[Begin Dataset content]
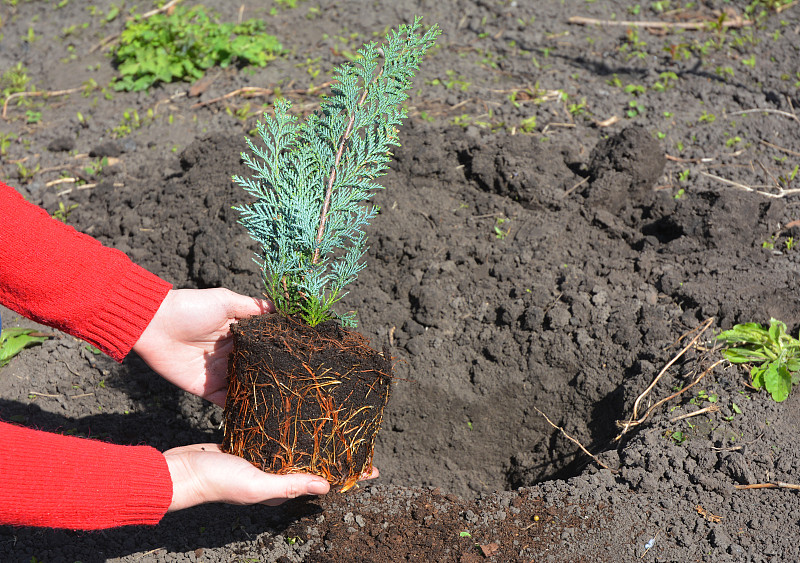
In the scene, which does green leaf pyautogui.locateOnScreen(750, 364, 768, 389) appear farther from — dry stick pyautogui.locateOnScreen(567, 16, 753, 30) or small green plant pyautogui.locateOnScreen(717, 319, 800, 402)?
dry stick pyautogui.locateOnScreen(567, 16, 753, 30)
[End Dataset content]
[Begin Dataset content]
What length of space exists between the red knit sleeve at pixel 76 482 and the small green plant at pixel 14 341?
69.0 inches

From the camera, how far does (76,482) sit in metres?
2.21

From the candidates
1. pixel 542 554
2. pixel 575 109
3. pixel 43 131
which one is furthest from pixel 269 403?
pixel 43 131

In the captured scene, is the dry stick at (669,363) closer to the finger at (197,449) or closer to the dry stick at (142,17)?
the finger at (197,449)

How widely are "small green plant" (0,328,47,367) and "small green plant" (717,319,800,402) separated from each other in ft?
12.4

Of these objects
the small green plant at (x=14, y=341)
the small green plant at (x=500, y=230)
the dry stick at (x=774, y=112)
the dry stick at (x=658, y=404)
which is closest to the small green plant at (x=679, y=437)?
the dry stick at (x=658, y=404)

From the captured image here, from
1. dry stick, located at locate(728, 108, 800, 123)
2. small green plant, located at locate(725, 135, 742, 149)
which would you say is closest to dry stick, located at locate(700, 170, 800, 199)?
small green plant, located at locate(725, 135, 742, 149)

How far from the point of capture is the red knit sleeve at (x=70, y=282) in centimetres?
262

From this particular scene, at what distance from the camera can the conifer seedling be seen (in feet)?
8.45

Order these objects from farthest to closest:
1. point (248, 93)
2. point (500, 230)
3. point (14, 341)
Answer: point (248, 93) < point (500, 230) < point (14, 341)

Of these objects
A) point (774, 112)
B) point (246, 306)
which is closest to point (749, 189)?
[End Dataset content]
Retype the lines of the entries above, starting at the line that contains "From this particular" and stopping after the line that contains "which is closest to point (749, 189)?".

→ **Answer to the task**
From this particular scene, at what distance from the camera can the conifer seedling be seen (in feet)?
8.45

Order these objects from farthest to closest:
1. point (248, 93)
2. point (500, 230)
3. point (14, 341)
Answer: point (248, 93) < point (500, 230) < point (14, 341)

Of these objects
A) point (774, 112)
B) point (246, 306)
which is closest to point (749, 189)?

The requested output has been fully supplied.